There’s a moment every creative hits when they realize the tool they’re using is also using them.
Maybe it’s subtle. A response that sounds a little too polished. A suggestion that feels like it came from everyone and no one.
A slow, creeping suspicion that the thing helping you think is also quietly learning from you, feeding your voice, your ideas, and your unpublished work into a machine that belongs to someone else.
I hit that moment a while back.
And I did something about it.
It Started With a Folder and a Microphone
I’m a walker. I think out loud.
Some of my best writing starts as a ramble into my phone on a sidewalk.
So I built a system.
A private, local, completely free audio transcription pipeline. Metal + Whisper, running entirely on my MacBook M1.
The way it works is almost embarrassingly simple: I drop an audio file into a folder, a script notices it, Whisper transcribes it, and a clean text file appears. No cloud. No subscription. No third party sitting between me and my own words.
My voice goes in. My words come out. Nobody else is in the room.
Once I had that working, I got greedy. In a good way.
The Question That Started All This
I wonder if I can keep all my data and IP completely private, but still get more horsepower than my M1 can give me.

Image-linked spatial questions
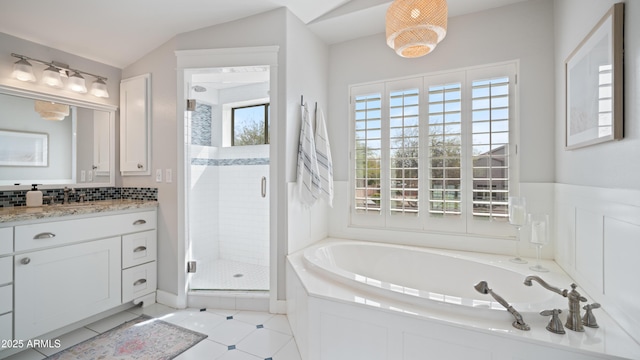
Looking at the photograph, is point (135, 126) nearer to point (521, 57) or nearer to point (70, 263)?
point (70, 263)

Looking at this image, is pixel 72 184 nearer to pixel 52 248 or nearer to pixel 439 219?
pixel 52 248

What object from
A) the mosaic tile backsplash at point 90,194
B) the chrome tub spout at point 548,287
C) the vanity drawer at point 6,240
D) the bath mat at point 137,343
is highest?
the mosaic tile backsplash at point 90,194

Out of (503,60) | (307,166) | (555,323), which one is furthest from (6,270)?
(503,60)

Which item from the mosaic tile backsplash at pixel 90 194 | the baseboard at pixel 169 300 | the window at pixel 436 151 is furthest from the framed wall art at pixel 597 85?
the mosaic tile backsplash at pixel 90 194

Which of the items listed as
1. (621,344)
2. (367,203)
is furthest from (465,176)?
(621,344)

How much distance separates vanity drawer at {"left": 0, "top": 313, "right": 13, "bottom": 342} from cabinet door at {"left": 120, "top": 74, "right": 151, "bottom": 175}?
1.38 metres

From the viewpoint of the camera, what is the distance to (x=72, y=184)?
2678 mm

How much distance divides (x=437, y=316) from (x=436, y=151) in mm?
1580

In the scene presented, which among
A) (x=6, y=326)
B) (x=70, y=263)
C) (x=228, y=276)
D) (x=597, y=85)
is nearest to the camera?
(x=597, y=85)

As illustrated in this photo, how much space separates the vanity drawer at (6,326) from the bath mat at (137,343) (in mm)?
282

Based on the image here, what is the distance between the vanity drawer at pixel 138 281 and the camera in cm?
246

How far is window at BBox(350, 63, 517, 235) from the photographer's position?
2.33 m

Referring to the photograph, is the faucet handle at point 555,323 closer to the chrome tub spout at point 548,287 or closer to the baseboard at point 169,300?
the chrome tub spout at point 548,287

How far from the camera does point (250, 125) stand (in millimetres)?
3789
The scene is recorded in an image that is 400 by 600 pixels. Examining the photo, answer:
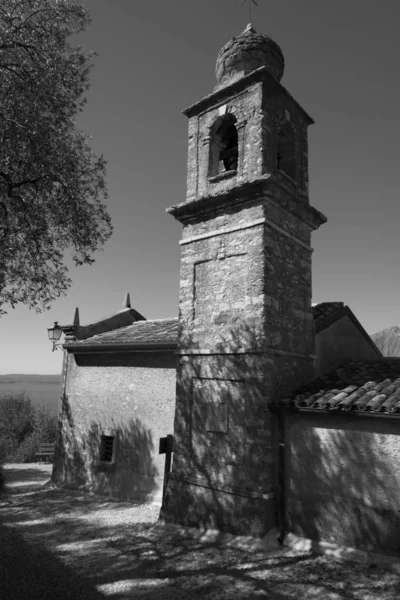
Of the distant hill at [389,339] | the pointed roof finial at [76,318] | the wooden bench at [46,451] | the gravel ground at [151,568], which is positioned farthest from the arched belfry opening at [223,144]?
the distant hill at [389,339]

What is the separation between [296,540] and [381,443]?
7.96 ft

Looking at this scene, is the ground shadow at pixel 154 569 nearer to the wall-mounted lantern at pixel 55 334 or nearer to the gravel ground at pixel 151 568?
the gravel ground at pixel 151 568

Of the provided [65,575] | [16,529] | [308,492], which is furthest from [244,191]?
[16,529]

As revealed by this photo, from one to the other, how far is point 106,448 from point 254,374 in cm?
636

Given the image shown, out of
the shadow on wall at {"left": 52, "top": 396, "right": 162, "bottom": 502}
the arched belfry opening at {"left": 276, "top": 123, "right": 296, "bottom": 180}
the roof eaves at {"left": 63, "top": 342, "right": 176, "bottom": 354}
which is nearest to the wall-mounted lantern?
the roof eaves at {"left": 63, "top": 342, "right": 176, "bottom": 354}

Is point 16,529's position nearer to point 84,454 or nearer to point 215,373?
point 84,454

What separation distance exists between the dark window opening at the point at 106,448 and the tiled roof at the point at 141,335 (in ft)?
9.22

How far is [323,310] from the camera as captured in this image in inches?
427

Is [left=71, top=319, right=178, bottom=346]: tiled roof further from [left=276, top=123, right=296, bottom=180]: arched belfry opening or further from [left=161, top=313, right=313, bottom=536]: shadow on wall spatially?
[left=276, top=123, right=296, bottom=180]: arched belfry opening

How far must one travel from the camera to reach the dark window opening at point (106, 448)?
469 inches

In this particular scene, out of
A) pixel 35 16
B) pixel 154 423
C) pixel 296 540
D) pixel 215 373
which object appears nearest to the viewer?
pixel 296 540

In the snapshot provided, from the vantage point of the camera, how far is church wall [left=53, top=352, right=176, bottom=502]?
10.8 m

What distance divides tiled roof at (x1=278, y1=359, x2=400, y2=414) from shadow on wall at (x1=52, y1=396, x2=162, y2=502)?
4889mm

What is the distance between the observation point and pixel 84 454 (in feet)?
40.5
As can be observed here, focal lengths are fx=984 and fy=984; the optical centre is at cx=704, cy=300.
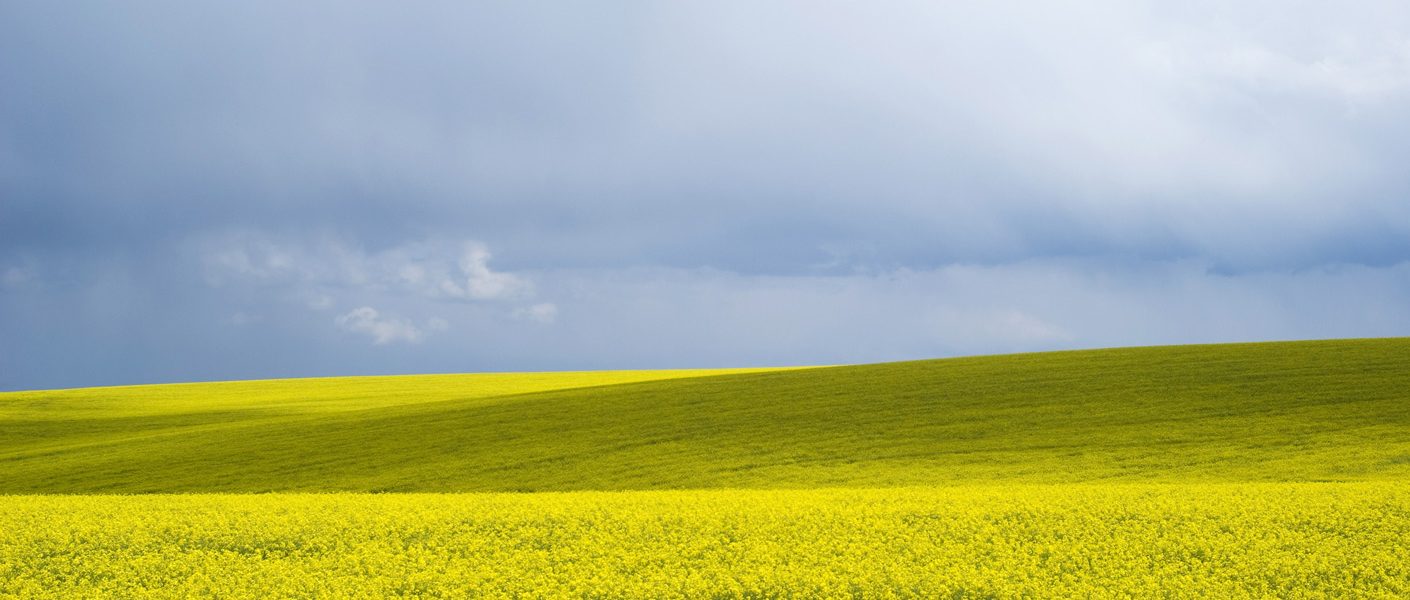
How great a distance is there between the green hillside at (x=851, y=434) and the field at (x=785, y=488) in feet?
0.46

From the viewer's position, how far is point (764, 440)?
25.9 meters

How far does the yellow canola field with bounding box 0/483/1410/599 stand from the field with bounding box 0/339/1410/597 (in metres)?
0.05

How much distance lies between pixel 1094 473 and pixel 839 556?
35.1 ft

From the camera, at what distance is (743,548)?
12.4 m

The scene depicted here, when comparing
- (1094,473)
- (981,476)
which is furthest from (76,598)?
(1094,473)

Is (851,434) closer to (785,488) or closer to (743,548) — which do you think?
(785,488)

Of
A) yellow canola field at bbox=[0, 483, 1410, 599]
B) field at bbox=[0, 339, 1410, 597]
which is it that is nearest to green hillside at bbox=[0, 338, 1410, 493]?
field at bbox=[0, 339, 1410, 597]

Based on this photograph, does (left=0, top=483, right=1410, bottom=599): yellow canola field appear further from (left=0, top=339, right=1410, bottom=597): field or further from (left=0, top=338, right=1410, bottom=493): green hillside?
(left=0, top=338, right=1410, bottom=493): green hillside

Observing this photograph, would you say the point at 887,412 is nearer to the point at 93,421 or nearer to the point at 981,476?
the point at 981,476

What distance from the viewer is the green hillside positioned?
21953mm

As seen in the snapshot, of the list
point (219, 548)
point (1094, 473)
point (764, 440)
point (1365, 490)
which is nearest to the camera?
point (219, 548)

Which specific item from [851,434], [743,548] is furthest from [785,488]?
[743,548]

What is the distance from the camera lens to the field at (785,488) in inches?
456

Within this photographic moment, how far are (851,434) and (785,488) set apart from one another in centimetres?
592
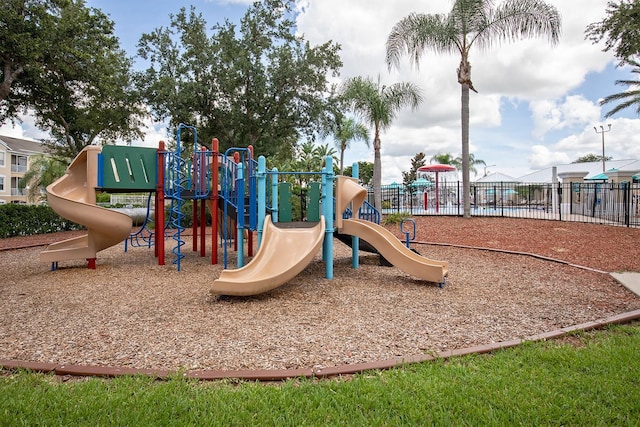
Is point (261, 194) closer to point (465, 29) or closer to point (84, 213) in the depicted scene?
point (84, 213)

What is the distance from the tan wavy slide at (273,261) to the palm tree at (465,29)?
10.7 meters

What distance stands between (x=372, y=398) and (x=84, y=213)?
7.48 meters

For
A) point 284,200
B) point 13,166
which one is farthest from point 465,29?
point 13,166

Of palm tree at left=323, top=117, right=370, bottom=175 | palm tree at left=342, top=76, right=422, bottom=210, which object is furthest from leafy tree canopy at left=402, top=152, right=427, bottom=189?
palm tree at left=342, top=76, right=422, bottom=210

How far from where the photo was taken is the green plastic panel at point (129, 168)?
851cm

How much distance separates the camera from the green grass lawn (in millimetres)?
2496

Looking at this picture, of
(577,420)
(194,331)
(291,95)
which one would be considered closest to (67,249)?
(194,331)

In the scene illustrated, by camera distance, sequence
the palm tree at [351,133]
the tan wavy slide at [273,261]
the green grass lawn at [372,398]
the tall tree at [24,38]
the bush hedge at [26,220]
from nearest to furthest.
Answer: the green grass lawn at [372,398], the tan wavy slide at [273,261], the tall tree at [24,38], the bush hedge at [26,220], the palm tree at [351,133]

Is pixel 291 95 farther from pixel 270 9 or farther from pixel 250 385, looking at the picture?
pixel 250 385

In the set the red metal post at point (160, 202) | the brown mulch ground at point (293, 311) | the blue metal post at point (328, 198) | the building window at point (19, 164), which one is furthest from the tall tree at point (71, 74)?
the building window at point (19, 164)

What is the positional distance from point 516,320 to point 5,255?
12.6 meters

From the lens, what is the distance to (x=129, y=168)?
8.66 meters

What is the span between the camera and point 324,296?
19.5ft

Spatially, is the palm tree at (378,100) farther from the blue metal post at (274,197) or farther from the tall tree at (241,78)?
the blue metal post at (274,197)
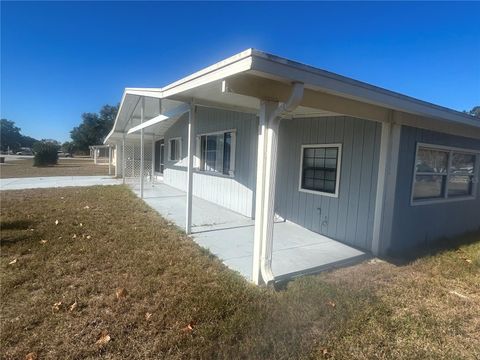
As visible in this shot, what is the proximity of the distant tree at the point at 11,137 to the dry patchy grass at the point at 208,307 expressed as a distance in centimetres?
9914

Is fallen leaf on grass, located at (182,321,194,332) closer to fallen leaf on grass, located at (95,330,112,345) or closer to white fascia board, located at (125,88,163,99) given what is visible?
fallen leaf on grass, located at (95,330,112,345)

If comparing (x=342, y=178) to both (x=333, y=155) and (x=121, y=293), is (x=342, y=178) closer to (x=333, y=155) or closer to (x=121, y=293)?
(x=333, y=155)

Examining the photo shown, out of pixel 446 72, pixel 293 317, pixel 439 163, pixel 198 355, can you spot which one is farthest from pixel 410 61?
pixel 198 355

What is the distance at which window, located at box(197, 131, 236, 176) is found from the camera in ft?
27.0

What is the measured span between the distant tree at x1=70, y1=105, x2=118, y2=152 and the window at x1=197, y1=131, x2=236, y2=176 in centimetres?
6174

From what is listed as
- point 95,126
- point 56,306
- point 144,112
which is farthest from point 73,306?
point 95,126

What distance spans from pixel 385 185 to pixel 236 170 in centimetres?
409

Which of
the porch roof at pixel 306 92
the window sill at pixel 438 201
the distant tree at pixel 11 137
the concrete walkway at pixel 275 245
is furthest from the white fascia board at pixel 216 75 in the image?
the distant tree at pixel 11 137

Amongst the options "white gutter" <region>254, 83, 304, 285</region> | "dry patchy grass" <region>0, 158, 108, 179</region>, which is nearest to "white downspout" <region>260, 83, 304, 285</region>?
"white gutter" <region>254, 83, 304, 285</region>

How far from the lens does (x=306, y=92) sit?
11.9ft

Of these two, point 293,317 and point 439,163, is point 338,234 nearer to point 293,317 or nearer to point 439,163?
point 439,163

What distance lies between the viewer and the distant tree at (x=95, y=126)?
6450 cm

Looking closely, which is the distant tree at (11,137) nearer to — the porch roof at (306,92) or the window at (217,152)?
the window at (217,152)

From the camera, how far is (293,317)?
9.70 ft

> **Task objective**
In the post about the private transcription pipeline, rewrite everything from "A private, local, completely" down to "my own words.", putting "Markdown file" where "text file" appears.

> **Answer in full**
A private, local, completely free audio transcription pipeline. Metal + Whisper, running entirely on my MacBook M1.
The way it works is almost embarrassingly simple: I drop an audio file into a folder, a script notices it, Whisper transcribes it, and a clean Markdown file appears. No cloud. No subscription. No third party sitting between me and my own words.